─── Provided material ───

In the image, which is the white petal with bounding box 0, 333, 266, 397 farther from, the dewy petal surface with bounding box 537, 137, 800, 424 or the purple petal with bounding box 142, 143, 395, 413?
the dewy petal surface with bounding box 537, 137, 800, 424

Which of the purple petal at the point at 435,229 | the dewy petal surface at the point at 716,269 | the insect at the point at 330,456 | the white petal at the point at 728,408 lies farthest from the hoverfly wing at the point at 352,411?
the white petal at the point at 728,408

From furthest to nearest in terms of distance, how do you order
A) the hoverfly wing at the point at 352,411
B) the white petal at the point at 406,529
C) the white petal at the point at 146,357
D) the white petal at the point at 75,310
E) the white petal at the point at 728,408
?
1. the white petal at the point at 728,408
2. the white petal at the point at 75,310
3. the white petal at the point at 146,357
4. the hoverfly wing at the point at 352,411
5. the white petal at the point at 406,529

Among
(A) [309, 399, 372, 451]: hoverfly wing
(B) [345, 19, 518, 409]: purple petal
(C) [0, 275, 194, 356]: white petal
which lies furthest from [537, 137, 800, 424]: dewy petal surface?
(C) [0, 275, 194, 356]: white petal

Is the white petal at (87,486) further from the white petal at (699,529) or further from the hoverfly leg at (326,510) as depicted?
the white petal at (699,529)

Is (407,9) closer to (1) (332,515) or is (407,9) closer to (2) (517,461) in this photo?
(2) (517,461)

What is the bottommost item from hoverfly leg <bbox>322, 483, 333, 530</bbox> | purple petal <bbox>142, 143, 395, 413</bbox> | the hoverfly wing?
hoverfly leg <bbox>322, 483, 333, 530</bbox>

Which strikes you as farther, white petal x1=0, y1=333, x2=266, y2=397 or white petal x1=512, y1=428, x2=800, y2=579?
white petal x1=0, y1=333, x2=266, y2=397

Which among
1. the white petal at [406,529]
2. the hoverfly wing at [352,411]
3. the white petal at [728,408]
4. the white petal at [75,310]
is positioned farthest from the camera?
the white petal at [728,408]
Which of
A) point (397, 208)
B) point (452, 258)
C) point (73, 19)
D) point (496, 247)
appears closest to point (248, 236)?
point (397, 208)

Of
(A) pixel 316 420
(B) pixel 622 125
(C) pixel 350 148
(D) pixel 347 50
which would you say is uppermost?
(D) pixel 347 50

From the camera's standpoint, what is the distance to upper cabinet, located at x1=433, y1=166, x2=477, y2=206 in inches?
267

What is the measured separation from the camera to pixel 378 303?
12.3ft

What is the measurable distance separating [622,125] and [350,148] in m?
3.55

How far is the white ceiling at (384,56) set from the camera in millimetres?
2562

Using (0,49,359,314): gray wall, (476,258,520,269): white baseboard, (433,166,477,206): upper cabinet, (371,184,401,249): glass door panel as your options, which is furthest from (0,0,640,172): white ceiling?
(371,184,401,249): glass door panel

───

Task description — Rewrite the listing above so that every "purple petal" becomes "violet petal", with no other change to any line.

Exercise response —
In the image, which is the white petal with bounding box 0, 333, 266, 397 farther from, the dewy petal surface with bounding box 537, 137, 800, 424 or the violet petal with bounding box 142, 143, 395, 413?
the dewy petal surface with bounding box 537, 137, 800, 424

Which of the violet petal at the point at 435,229 | the dewy petal surface at the point at 716,269 | the insect at the point at 330,456 | the white petal at the point at 728,408 lies farthest from the hoverfly wing at the point at 352,411?
the white petal at the point at 728,408

From furthest to nearest in terms of distance, how do you order
A) the hoverfly wing at the point at 352,411
B) the white petal at the point at 406,529
C) the white petal at the point at 146,357
D) the white petal at the point at 75,310
E) the white petal at the point at 728,408
?
1. the white petal at the point at 728,408
2. the white petal at the point at 75,310
3. the white petal at the point at 146,357
4. the hoverfly wing at the point at 352,411
5. the white petal at the point at 406,529

Among
(A) [309, 399, 372, 451]: hoverfly wing
(B) [345, 19, 518, 409]: violet petal
(C) [0, 275, 194, 356]: white petal
which lies furthest from [537, 137, 800, 424]: dewy petal surface?
(C) [0, 275, 194, 356]: white petal

Is the white petal at (87,486) further from the white petal at (699,529) or further from the hoverfly leg at (326,510) as depicted?
the white petal at (699,529)

Is (407,9) closer to (1) (332,515) or is (407,9) closer to (2) (517,461) in this photo?
(2) (517,461)

What is the bottommost item from hoverfly leg <bbox>322, 483, 333, 530</bbox> | violet petal <bbox>142, 143, 395, 413</bbox> | the hoverfly wing?
hoverfly leg <bbox>322, 483, 333, 530</bbox>

Which strikes you as farther, white petal x1=0, y1=333, x2=266, y2=397 or white petal x1=512, y1=428, x2=800, y2=579?
white petal x1=0, y1=333, x2=266, y2=397

Which among
1. the white petal at [406,529]
2. the hoverfly wing at [352,411]
3. the white petal at [728,408]
4. the white petal at [75,310]
is positioned farthest from the camera?
the white petal at [728,408]
Which of
A) point (397, 208)
B) point (452, 258)
C) point (73, 19)
D) point (496, 247)
appears closest to point (248, 236)?
point (397, 208)

Of
(A) pixel 316 420
(B) pixel 622 125
(C) pixel 350 148
(D) pixel 347 50
which would you say is uppermost?
(D) pixel 347 50

From the camera's standpoint, what is the distance to upper cabinet, located at x1=433, y1=166, x2=477, y2=206 in inches?
267

What is the measured separation from the camera to pixel 378 303?
12.3ft

What is the measurable distance separating [622,125] and [350,148] in m?
3.55

How far is the white ceiling at (384,56) set from the camera in millimetres?
2562

Using (0,49,359,314): gray wall, (476,258,520,269): white baseboard, (433,166,477,206): upper cabinet, (371,184,401,249): glass door panel as your options, which is furthest from (0,0,640,172): white ceiling?
(371,184,401,249): glass door panel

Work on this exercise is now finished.